Dans une sorte de docufiction littéraire, David Peace livre un portrait unique du père de la nouvelle japonaise.
En 1984, alors qu’il s’apprêtait à publier une biographie attendue de l’écrivain russe Anton Tchekhov, le romancier Henri Troyat avait publié, dans les colonnes du journal Le Monde, un remarquable texte intitulé sobrement Le métier de biographe. “D’habitude, le besoin presque physique d’écrire une biographie me saisit aux tripes lorsque je viens de terminer un roman. Après m’être coltiné pendant des mois des personnages imaginaires, après avoir essayé de rendre la fiction plausible et le mensonge émouvant, après avoir sué d’angoisse sur les orientations arbitraires d’une intrigue, après avoir maudit cent fois l’excès de liberté qui fait que tout est permis au créateur de mythes, j’éprouve soudain l’envie de reprendre contact avec la réalité, d’obéir à des documents authentiques, bref, de passer du rêve à la vie. Alors j’entre dans une ère paisible et studieuse. Je sens de nouveau le sol sous mes pieds”, écrivait-il. Avant d’ouvrir le nouvel opus de David Peace publié en France et consacré à la vie de l’écrivain Akutagawa Ryûnosuke, on pouvait se demander si le Britannique avait été pris par la même envie quand il a décidé d’entreprendre ce récit. En pleine réalisation de sa trilogie japonaise (voir Zoom Japon n°4, octobre 2010), il semblait avoir répondu à la nécessité de sortir de son travail de fiction pour s’attaquer à l’étude de la vie de “[s]on écrivain japonais préféré” auquel il a emprunté des techniques d’écriture, nous avait-il confiés en 2010.
A l’instar d’Henri Troyat qui se disait “incapable de considérer son aventure de l’extérieur, en commentateur froid et lucide qui connaîtrait d’avance tous les jalons de l’itinéraire”, David Peace n’a finalement pas livré une biographie ordinaire remplie de faits et de dates construite comme un rapport de police. Il a écrit un roman composé de 12 histoires qui relatent des incidents de la vie et de l’œuvre d’Akutagawa Ryûnosuke qui a vécu de 1892 à 1927 et dont l’une des œuvres les plus connues Dans le fourré (Yabu no naka) a inspiré Kurosawa Akira pour son film Rashômon en 1950. Père de la nouvelle japonaise, l’écrivain a eu une existence particulière qui se prête parfaitement au traitement choisi par David Peace pour l’aborder avec force et précision.
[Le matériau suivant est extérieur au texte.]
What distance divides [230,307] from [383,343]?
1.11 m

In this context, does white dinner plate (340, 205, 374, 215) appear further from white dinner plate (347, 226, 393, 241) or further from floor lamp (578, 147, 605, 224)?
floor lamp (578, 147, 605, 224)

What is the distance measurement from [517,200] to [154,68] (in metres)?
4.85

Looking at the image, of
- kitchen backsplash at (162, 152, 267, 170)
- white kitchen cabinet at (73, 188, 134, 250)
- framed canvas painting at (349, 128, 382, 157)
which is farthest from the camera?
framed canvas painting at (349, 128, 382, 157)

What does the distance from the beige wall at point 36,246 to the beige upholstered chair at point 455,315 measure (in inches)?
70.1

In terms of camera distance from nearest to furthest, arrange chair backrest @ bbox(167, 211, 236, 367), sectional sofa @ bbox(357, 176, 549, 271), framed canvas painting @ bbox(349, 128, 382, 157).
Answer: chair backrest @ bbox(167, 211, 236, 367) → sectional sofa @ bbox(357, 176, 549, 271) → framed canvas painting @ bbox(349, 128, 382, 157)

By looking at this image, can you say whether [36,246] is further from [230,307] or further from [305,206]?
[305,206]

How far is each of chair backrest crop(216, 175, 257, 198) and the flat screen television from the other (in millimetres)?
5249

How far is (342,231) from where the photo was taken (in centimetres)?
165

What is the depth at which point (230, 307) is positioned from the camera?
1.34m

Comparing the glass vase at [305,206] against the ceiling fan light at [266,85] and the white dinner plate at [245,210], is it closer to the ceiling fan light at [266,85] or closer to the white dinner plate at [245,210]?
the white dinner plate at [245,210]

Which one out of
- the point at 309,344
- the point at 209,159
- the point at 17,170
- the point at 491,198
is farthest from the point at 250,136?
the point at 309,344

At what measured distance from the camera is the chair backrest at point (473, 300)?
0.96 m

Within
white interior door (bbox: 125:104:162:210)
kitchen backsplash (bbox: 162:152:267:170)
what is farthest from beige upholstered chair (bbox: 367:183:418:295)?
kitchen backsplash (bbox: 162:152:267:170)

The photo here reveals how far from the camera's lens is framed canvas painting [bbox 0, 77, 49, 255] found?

Akutagawa a construit sa notoriété grâce à ses qualités uniques de conteur dont David Peace se fait l’écho en permanence dans son livre qui transporte le lecteur dans le quotidien et la tête de cet auteur hors pair qui grandit dans la timidité et la peur. “Toute la nuit, toute la journée. Tu as peur, tu as peur. (…) Mais dans une pièce, dans une pièce seulement. Il y a des livres, il y a tant de livres. Qui viennent d’un monde différent, d’un monde meilleur. Et dans cette pièce, dans cette pièce seulement. Tu as moins peur, tu es beaucoup moins craintif”, rapporte le romancier britannique dans son style fragmenté et incantatoire auquel ses lecteurs se sont habitués au fil de ses œuvres. Comme Henri Troyat qui s’engageait à ne “cacher aucune des faiblesses de [s]on protagoniste”, David Peace brosse avec brio le portrait d’un homme torturé qui finira par renoncer à la vie pour s’enfoncer “pour toujours et à jamais, dans le fourré, dans le fourré et entre nos vies, dans le fourré…” Une œuvre brillante qui donne envie d’écrire des biographies.
Odaira Namihei
Référence
Patient X, le dossier Ryûnosuke Akutagawa (Patient X, The Case-Book of Ryûnosuke Akutagawa), de David Peace, trad. de l’anglais par Jean-Paul Gratias, Rivages, 24 €.